Aber das ist längst nicht alles! Denn dieses Buch ist eine Art Mikrokosmos und bietet Überraschungen an jedem Winkel. Eine Inhaltsangabe würde den Rahmen einer Rezension sprengen. "Der Bennett" deckt sämtliche Themen der Astronomie ab. 28 Kapitel (vier Exkurse inklusive) beginnen stets bei den Grundlagen, und spannen einen gewaltigen Bogen. Dieser beginnt bei der klassischen Himmelsmechanik, beschreibt unsere Stellung im Universum, führt in die moderne Kosmologie ein, und endet bei den großen Rätseln der Astrophysik. Das abschließende Kapitel behandelt die Frage nach Leben im Universum, und gipfelt in einer philosophischen Betrachtung eines in der fernen Zukunft möglichen Rückblicks menschlicher Zivilisationen auf die Welt im 21. Jahrhundert.

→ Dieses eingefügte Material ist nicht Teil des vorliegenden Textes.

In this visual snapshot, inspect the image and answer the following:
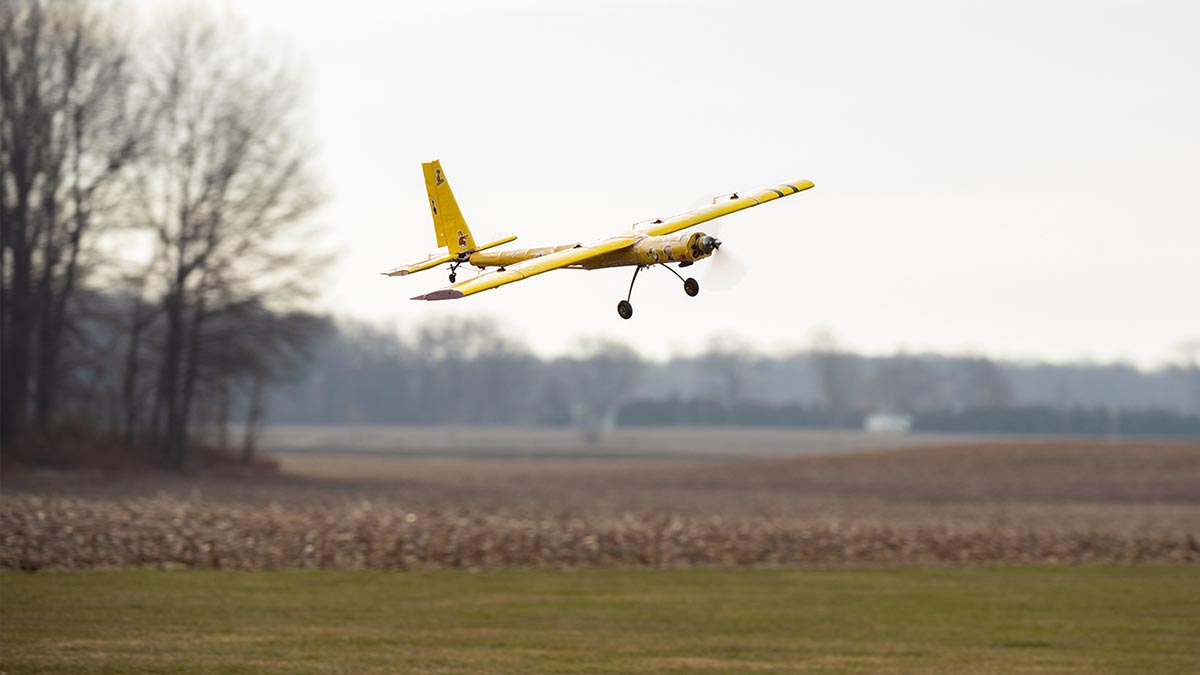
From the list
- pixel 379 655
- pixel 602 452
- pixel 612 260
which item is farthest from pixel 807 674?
pixel 602 452

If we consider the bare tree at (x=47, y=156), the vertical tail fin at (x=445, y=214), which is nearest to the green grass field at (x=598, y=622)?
the vertical tail fin at (x=445, y=214)

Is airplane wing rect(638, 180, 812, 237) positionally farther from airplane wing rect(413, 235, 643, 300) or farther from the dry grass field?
the dry grass field

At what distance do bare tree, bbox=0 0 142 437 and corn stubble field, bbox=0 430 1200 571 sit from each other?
865 centimetres

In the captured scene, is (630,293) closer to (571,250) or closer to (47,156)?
(571,250)

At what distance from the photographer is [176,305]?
73688 millimetres

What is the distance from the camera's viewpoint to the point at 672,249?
6.69 meters

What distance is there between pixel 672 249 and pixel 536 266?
0.65 metres

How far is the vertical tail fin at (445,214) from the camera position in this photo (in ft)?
23.7

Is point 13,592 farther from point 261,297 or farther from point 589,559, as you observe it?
point 261,297

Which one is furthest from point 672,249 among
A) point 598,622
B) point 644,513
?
point 644,513

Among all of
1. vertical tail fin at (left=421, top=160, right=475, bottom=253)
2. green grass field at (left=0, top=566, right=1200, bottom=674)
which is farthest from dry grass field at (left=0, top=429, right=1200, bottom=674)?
vertical tail fin at (left=421, top=160, right=475, bottom=253)

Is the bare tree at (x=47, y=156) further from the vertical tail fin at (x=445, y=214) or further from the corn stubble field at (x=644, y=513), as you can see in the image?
the vertical tail fin at (x=445, y=214)

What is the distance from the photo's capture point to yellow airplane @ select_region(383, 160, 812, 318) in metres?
6.44

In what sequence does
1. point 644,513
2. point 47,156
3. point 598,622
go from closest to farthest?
point 598,622 → point 644,513 → point 47,156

Vielleicht werden viele astrophysikalische Fragen dereinst zu klären sein, deren Antworten sich – mit unserem Weltbild des Jahres 2010 betrachtet – noch in Büchern mit sieben Siegeln verbergen. Diese Überlegung soll exemplarisch genannt sein für die Ausgewogenheit aller Texte: Selbst hier nicht, und auch in keinem anderen Fall, bewegen sich die vier Autoren über Glatteis und verzichten stets auf vage Vermutungen oder Spekulationen ohne wissenschaftliche Basis.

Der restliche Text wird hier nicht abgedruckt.